One could speculate on Ekelöf's position among contemporary poets if his mother tongue had been English or any other "world-language," but one should then keep in mind the force of another, strangely similar Scandinavian, the Dane, Sören Kierkegaard. In due time Ekelöf will prevail and conquer. He stubbornly returned to the same themes with original imagination utilizing international and intracultural imagery. Much of what he has to say is placed on the sharp edge of paradox. Some music might be lost in translation but some might even be gained, for it is my experience that he is eminently translatable because the meat of his thoughts so often is merely suggested between the lines and in the clash of metaphors.
As a student of Ekelöf's works, it was only natural that I would devour his autobiography [En självbiografi. Efterlämnade brev och anteckningar] in search of clues to supposed riddles. I ran through it feverishly in order to get to know him better—but I put away the book with a feeling of disappointment. Upon rereading it I realize that the disappointment had its roots in my greediness for novelty and sensation. There is very little here that Ekelöf has not revealed earlier in his works. He was already transparent. What the book does is stress his sincerity. It is yet another Ekelöf volume bearing witness to his alienation in the modern, superficially structured world and to his familiarity with painful, passionate and basic existence.

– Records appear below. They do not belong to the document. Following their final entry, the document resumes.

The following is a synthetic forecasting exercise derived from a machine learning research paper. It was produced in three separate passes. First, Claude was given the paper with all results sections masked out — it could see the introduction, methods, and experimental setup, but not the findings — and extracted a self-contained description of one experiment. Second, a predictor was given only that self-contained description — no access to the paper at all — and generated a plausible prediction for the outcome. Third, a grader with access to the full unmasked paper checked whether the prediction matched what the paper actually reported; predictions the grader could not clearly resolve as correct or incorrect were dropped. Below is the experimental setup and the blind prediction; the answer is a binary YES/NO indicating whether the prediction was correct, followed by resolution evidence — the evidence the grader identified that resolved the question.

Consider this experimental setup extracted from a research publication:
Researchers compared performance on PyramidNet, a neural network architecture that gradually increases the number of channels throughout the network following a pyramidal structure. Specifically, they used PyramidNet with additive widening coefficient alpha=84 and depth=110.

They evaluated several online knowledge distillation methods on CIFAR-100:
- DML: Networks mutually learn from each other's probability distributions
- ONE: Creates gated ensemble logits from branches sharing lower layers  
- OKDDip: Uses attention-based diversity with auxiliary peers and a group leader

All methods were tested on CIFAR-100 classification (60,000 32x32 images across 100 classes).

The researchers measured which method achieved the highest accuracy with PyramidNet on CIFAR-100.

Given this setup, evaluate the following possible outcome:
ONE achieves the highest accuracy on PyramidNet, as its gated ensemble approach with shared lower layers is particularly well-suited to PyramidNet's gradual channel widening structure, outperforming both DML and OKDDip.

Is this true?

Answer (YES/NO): YES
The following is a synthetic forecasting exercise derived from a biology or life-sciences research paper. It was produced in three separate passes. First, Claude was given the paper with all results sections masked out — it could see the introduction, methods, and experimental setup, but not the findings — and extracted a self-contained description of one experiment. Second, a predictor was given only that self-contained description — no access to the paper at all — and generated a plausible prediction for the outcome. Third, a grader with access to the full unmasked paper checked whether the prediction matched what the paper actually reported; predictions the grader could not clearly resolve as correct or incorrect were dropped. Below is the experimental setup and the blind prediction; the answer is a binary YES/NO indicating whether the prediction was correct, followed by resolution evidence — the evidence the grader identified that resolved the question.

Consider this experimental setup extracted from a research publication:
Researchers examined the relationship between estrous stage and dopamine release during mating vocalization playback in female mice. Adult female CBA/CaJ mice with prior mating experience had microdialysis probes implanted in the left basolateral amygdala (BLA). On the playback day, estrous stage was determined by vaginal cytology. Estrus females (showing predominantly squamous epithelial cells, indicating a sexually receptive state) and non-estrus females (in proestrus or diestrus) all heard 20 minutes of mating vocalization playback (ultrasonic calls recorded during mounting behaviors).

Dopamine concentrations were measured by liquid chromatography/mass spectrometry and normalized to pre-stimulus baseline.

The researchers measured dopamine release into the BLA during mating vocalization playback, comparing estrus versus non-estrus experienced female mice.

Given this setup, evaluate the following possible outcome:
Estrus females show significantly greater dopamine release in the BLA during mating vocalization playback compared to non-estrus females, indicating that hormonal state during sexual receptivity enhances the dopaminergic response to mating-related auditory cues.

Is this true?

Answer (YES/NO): NO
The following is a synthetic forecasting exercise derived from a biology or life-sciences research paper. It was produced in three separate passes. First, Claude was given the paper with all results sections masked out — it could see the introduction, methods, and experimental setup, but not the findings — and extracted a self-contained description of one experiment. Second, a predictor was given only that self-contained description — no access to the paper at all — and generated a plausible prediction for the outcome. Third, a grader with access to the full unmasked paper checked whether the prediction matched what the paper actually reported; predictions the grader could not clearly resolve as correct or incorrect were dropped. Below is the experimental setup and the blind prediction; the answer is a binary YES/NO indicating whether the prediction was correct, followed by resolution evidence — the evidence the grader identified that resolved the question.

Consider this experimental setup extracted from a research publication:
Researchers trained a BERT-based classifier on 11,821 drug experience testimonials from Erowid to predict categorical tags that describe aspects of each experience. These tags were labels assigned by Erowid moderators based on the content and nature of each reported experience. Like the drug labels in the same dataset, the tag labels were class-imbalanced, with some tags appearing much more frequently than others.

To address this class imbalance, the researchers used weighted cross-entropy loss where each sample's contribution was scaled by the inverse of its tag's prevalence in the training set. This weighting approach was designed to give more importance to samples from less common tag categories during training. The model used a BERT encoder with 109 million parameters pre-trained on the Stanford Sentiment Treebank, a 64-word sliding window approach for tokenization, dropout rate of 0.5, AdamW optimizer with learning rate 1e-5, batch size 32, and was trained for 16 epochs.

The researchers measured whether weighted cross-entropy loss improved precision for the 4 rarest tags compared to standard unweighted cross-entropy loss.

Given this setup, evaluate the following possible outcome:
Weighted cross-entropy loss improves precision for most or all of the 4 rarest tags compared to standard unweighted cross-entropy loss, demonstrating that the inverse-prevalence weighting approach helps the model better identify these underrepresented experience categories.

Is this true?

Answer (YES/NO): NO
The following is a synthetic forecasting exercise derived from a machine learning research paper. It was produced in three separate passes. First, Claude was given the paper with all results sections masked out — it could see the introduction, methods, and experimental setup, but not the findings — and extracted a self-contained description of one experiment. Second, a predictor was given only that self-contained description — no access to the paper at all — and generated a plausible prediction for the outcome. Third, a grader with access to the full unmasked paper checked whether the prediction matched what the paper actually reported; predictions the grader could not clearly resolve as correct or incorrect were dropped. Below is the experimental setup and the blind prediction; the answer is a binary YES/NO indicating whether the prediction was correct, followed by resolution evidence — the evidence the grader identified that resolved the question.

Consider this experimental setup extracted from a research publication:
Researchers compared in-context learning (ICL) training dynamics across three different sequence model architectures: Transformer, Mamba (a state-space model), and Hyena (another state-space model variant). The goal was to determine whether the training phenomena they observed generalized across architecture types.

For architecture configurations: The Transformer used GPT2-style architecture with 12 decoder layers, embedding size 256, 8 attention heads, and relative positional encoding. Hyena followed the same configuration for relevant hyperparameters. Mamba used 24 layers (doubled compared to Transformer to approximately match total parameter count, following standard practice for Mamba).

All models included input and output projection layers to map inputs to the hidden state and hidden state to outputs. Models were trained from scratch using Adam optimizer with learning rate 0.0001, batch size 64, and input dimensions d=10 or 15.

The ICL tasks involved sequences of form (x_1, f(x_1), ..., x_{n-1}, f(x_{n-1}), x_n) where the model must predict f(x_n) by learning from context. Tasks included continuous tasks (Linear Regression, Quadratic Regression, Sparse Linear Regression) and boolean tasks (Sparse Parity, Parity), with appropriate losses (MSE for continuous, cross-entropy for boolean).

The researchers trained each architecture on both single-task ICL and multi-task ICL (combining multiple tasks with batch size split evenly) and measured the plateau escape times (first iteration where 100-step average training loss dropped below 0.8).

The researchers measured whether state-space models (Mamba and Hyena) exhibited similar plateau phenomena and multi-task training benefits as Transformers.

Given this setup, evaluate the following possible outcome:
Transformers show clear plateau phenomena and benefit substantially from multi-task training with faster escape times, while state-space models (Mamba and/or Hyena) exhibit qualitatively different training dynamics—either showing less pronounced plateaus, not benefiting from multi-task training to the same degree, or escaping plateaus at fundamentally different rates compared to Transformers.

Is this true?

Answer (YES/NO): NO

It is of course a rich book full of ideas and poetry and as such a useful complement to much of what he has written. For years Ekelöf had contemplated writing some sort of autobiography but never brought it off. This volume is put together by his widow [Ingrid Ekelöf] from a mass of letters and notes that he had collected to that end….
In selecting the material and adding just a few necessary comments, Ingrid Ekelöf has succeeded in giving us the picture of a man who lived according to his works and his words. Her evidence is overwhelming and overwhelmingly moving. For the autobiographical selections add little new—they merely prove the translucent consistency of a great poet. What he sees in retrospect was there from the first.